**Objective**
Repeat every line below exactly, word for word.

--- start of Data excerpts ---

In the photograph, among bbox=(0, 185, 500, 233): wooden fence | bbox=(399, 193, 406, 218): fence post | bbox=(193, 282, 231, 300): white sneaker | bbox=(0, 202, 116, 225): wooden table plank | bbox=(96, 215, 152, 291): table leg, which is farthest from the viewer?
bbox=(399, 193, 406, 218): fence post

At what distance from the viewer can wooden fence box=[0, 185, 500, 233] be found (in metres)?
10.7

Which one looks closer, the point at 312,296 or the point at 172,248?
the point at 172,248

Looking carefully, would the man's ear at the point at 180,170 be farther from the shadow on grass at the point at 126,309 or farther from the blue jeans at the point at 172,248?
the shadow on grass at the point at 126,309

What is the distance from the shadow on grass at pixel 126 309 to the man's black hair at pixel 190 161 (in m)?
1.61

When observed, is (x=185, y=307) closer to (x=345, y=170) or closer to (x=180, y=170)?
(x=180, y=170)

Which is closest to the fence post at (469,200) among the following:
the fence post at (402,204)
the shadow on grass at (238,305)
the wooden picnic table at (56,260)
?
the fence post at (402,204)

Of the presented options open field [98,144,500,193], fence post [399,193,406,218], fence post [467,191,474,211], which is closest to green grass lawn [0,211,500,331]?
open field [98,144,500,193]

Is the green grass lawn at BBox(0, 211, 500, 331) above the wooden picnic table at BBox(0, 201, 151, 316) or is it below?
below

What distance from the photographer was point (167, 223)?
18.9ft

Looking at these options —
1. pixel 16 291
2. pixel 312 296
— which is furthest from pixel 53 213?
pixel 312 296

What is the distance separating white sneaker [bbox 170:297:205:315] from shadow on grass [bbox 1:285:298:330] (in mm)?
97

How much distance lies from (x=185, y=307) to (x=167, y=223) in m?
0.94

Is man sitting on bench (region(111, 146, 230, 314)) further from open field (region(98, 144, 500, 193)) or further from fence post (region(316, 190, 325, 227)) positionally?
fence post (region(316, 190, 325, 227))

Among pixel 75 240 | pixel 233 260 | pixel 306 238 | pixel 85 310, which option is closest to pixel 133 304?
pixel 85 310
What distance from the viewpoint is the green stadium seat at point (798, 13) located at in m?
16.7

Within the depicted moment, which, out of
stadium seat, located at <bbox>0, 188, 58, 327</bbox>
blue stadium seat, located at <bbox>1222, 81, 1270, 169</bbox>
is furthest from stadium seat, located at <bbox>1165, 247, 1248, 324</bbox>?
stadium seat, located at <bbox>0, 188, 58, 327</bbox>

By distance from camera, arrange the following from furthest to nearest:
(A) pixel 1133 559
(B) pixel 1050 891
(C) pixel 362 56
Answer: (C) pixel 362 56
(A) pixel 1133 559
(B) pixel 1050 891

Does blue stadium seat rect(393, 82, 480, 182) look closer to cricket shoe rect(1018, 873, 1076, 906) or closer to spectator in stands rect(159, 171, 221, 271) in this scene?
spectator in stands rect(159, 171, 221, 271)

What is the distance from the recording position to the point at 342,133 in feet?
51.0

--- end of Data excerpts ---

**Correct answer**
In the photograph, among bbox=(0, 185, 500, 233): wooden fence | bbox=(399, 193, 406, 218): fence post | bbox=(193, 282, 231, 300): white sneaker | bbox=(0, 202, 116, 225): wooden table plank | bbox=(96, 215, 152, 291): table leg, which is farthest from the viewer?
bbox=(399, 193, 406, 218): fence post

At what distance from the viewer can wooden fence box=[0, 185, 500, 233] be found (in metres)?
10.7

Which one looks closer, the point at 312,296 or the point at 172,248?
the point at 172,248

Looking carefully, would the man's ear at the point at 180,170 be farther from the shadow on grass at the point at 126,309 or farther from the blue jeans at the point at 172,248?
the shadow on grass at the point at 126,309

What is the distance from the shadow on grass at pixel 126 309 to the man's black hair at pixel 190 161 (in m)?
1.61

When observed, is (x=185, y=307) closer to (x=345, y=170) or closer to (x=180, y=170)?
(x=180, y=170)

Which is closest to the fence post at (469,200) among the following:
the fence post at (402,204)
the shadow on grass at (238,305)
the wooden picnic table at (56,260)
?
the fence post at (402,204)

Of the presented options open field [98,144,500,193], fence post [399,193,406,218], fence post [467,191,474,211], which is closest to green grass lawn [0,211,500,331]?
open field [98,144,500,193]

Is the green grass lawn at BBox(0, 211, 500, 331) above the wooden picnic table at BBox(0, 201, 151, 316) or is it below?
below

What distance from the photographer was point (167, 223)?
18.9ft

Looking at these options —
1. pixel 16 291
2. pixel 312 296
— which is furthest from pixel 53 213?
pixel 312 296

What is the distance separating white sneaker [bbox 170:297:205:315] from shadow on grass [bbox 1:285:298:330] (in mm)?
97

How much distance lies from (x=185, y=307) to (x=167, y=223) in m?
0.94

Is man sitting on bench (region(111, 146, 230, 314)) further from open field (region(98, 144, 500, 193)) or further from fence post (region(316, 190, 325, 227)) positionally?
fence post (region(316, 190, 325, 227))

Among pixel 75 240 | pixel 233 260 | pixel 306 238 | pixel 85 310, which option is closest to pixel 133 304?
pixel 85 310
What distance from the viewpoint is the green stadium seat at point (798, 13) located at in m?
16.7

Within the depicted moment, which, out of
stadium seat, located at <bbox>0, 188, 58, 327</bbox>
blue stadium seat, located at <bbox>1222, 81, 1270, 169</bbox>
is furthest from stadium seat, located at <bbox>1165, 247, 1248, 324</bbox>?
stadium seat, located at <bbox>0, 188, 58, 327</bbox>

By distance from camera, arrange the following from furthest to nearest:
(A) pixel 1133 559
(B) pixel 1050 891
(C) pixel 362 56
Answer: (C) pixel 362 56
(A) pixel 1133 559
(B) pixel 1050 891

Does blue stadium seat rect(393, 82, 480, 182) look closer to cricket shoe rect(1018, 873, 1076, 906) or closer to spectator in stands rect(159, 171, 221, 271) in this scene?
spectator in stands rect(159, 171, 221, 271)

What is the distance from the recording position to the point at 342,133 in feet?
51.0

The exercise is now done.